I woke up in my mixed dorm Hostel room in Cairo one morning and she was asleep. When she woke up i can’t describe the feeling that overcame me. Is this ok? This lady is in a room with a man, me. Is that normal? Was she put in the wrong dorm by accident? Do i talk to her? or Do i just pretend she isn’t there? I wanted to pretend she wasn’t there, just because i thought it would be easier, and maybe she would have preferred if i didn’t make her feel uncomfortable. But her eyes looked friendly and i couldn’t help but say “Salam Alekum” - and i was instantly welcomed into her world. We chatted about breakfast and Sudan. Using the translater on my smartphone, we managed to exchange enough information to feel comfortable around each other. The whole time i kept thinking i needed to get a picture of her, sitting there on the Hostel bunk bed. But would this just ruin everything? I didn’t feel like offending her, and a man taking a picture of a muslim sudanese woman after only knowing each other for less than an hour seemed completely unlikely to be honest.  

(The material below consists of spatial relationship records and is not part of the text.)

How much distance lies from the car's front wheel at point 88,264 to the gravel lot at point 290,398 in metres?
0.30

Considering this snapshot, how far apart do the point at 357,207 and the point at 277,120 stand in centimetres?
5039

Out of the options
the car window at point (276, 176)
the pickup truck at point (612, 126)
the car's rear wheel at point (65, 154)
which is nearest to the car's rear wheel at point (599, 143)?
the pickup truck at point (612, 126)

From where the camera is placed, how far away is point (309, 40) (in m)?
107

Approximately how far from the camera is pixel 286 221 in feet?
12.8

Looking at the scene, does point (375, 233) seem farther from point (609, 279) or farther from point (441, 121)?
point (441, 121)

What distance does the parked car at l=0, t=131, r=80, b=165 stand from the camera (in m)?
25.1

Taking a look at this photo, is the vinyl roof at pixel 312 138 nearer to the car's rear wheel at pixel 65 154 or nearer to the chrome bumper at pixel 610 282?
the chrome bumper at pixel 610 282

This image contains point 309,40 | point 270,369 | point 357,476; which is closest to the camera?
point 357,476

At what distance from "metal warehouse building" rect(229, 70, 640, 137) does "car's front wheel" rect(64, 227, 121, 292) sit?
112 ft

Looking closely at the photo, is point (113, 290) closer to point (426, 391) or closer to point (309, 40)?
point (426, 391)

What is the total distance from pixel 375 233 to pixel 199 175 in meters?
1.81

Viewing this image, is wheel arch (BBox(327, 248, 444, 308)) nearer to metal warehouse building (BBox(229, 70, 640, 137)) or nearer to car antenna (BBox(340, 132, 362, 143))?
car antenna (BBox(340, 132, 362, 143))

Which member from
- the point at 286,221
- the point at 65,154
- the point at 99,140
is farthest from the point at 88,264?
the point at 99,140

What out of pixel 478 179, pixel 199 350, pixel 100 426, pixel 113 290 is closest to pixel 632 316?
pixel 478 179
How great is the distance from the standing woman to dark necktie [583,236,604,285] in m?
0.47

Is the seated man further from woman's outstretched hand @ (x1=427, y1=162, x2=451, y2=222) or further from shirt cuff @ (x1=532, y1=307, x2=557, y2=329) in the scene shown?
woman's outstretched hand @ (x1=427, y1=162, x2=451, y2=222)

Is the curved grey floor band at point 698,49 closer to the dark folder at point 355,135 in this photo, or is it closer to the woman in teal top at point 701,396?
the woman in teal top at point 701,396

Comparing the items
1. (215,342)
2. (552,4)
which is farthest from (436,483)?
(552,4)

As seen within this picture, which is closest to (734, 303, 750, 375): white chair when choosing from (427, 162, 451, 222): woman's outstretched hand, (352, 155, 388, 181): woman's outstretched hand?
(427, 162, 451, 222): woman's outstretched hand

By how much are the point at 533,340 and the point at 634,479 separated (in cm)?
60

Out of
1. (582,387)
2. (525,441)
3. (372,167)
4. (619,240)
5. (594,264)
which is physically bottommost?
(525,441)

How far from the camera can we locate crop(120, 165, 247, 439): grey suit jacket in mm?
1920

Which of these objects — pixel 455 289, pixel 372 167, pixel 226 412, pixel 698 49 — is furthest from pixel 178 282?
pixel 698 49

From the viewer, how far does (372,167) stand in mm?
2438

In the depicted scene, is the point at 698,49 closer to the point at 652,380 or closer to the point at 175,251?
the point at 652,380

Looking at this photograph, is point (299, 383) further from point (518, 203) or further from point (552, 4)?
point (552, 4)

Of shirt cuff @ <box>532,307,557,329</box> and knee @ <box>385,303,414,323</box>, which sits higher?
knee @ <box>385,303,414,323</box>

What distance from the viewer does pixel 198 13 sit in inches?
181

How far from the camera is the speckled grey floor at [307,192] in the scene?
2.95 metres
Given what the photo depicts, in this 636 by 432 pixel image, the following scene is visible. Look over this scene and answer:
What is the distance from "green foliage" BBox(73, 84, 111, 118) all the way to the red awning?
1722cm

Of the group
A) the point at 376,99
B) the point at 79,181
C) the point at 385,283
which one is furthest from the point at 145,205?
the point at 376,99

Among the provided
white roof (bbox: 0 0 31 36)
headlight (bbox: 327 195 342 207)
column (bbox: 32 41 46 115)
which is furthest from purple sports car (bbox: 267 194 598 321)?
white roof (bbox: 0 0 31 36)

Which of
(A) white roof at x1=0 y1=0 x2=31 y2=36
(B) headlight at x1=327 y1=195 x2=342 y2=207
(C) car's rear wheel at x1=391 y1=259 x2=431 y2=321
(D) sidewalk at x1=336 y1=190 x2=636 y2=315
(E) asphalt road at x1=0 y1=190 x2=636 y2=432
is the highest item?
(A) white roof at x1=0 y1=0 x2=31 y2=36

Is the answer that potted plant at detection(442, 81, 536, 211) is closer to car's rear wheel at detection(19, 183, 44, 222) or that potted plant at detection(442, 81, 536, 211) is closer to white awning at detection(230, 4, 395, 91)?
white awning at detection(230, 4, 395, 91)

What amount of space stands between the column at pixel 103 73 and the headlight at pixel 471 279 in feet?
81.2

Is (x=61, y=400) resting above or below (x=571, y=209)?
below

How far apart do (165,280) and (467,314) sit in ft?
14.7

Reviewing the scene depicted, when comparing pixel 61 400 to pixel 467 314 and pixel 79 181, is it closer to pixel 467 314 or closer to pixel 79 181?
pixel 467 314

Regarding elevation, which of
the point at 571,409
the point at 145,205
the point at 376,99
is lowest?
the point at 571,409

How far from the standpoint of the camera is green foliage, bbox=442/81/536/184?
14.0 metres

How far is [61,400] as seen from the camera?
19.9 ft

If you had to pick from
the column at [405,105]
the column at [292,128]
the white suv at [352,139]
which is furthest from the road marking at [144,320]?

I asked her if it’s ok if i take a picture and i show her the translation. She says ‘ok’. I take a few photos and thank her very much. She asks me “how can i come to australia?”. What do you say to that?. She was off to the UNHCR - Middle East & Africa the next day to start her future in a refugee program somewhere. I wished her all the best and gave her an Australian Dollar with Kangaroo’s on it. I hope she gets to Australia one day. 

...on things

…i recently got a little point and shoot film camera. it’s manual focus and has an inbuilt flash. From the beginning, this was always my creative vision for the sketchpad of experiences, feelings, and visual curiosities - raw and simple, which i’ve pathetically called ‘the cairo diary’, mainly after inspiration from Hunter S Thompson’s book 'The Rum Dairy’ which is a autobigrapical/fictional story of his experiences whilst working as a journalist for The Daily News in San Juan, Puerto Rico in his early twenties. An intricate look into excess, freedom and meaning of life, it’s one of my favourite books. I suppose this is some sort of visual attempt to make sense of a very similar time and experiences. I quit my job in Sydney, Australia and started working as a freelance photojournalist in Cairo at a time when everyone is leaving. The people are confused, i’m confused. I shoot medium format and point and shoot film and digital and each one has it’s role in my adaptation to this period of time in a place where nothing is certain…i’m finding that this 'project’ is going to take longer than i first thought. I sold my car back home to fund a longer stay here. 120 film won’t be developed until i get back home, whenever that is. The lab where i’ve been taking my film to puts a scratch on the negatives in the same place. I used to work in a lab back home and it’s probably because of a lack of maintenance that a part has worn out or there’s a piece of dirt that hasn’t been moved. But i like it. It’s part of the experience. The files are so low res that it’s almost impossible to manipulate in photoshop because the scanner is probably from the early 90’s. I just hand the rolls over and get them back on a disc which i upload here. It’s raw and simple, exactly how things are done in egypt.